Cosa fare → Nel testo sulla religiosità oggi, quale filosofo ha chiesto di parlare di post secolarizzazione?

Sulla religiosità oggi, e su chi abbia a no diritto di parola su simboli e riti religiosi, c’è grande confusione in Italia dovuta anche a disinformazione. Lo stereotipo corrente, più volte ripetuto dai grandi media, è che la religione e i suoi simboli non interessano quasi più nessuno. Ci viene spiegato fino alla noia che il mondo sviluppato si occupa d’altro: soldi, divertimento, status, insomma le cose che “contano”. Il resto è bigottismo in via di scomparsa.

È la tesi della “secolarizzazione”. Il mondo ha ormai imparato a fare a meno di Dio, e va avanti, più o meno tranquillamente, per conto suo. Un’ipotesi proposta ormai da più di 230 anni, quando la Rivoluzione francese fece abbattere le statue sacre per sostituirle con quelle della dea Ragione, ed è ormai smentita, come vedremo, da dati internazionalmente noti e accettati. Tanto che il filosofo ufficiale della postmodernità, Jürgen Habermas, ha chiesto di parlare ormai di post secolarizzazione  […].

L’essere umano ha bisogno d’altro, oltre ai soldi e a consumi più o meno splendenti. In particolare ha bisogno di amare e di sentirsi amato da un Altro che lo ricambi da una dimensione più alta ed eterna, e che tutte le culture del mondo chiamano Dio, in forme diverse. È il provvidenziale aspetto della psiche umana che in occidente si è sempre chiamato “anima” (senza ascoltare la quale anche il corpo non sta tanto bene) a cercare instancabilmente Dio e la sua forza. Ed è alla ricerca dell’anima che Orfeo suonava il suo flauto per i boschi della Grecia, non ancora amministrata dalla troika, ma già testimone della nascita della poesia, della cultura e della bellezza di questa parte del mondo. Sì: è da quelle parti che si trovano anche le nostre radici, bibliche, greche, cristiane di cui ci parlò sapientemente Benedetto XVI. Ritrovarle ci fa bene, anche se nella modesta Carta dell’Unione europea non se ne parla affatto (ma non importa).

Il ritorno di Dio che pose fine alla secolarizzazione non avvenne di colpo. Era già per un bisogno religioso che verso la metà degli anni Sessanta (assai prima del 1968), migliaia di giovani occidentali lasciarono le case dei loro indaffarati genitori per una ricerca più alta (senza troppa paura del basso) attraverso la meditazione, la ricerca di sé e quella del sacro. Era l’epoca del Concilio Vaticano II e l’interesse delle chiese cristiane andava alle «verità orizzontali», come le chiamò il teologo Jean Guitton: la pace, i diritti, le libertà, la scienza. Molti di quei giovani intuivano però che da nessuna di quelle categorie pratiche sarebbe scaturito il cambiamento di rotta di cui essi sentivano l’esigenza: mancava l’asse verticale della croce, quello diretta verso l’alto. Lo cercarono (di solito senza trovarlo) nei conventi fra le vette dell’Himalaya, nelle meditazioni, anche tra santoni a volte variopinti; almeno ci provarono. Come già riconobbe lo storico Augusto del Noce, la stessa contestazione giovanile nacque più tardi «dal riconoscimento che la società opulenta porta l’alienazione al suo grado massimo» (L’epoca della secolarizzazione, edizioni Aragno) e dal tentativo di superarla.

Righe →
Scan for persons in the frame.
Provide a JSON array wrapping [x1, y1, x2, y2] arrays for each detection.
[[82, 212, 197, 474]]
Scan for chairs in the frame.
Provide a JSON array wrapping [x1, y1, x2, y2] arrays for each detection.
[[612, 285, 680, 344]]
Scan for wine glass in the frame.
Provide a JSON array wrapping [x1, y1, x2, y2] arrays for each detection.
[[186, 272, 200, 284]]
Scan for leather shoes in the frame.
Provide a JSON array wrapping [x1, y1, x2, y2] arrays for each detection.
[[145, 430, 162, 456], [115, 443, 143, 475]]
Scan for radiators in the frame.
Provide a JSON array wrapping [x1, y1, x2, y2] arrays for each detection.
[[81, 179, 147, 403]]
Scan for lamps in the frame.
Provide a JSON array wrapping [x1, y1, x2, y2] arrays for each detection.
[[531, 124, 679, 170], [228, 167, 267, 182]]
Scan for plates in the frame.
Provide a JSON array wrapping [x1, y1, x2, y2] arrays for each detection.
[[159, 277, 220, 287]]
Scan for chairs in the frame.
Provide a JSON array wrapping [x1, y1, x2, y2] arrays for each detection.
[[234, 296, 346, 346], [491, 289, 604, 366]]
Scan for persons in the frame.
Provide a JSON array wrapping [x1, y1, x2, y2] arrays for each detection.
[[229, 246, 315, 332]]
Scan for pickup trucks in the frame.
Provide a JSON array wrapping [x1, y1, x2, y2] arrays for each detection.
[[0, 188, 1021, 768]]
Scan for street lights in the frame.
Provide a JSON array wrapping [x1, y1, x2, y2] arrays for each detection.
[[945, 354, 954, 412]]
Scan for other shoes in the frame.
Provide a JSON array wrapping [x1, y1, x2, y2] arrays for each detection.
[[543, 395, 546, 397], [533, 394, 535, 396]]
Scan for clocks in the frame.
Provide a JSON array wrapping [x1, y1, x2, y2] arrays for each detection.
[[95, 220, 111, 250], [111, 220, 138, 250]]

Risultato → Jürgen Habermas.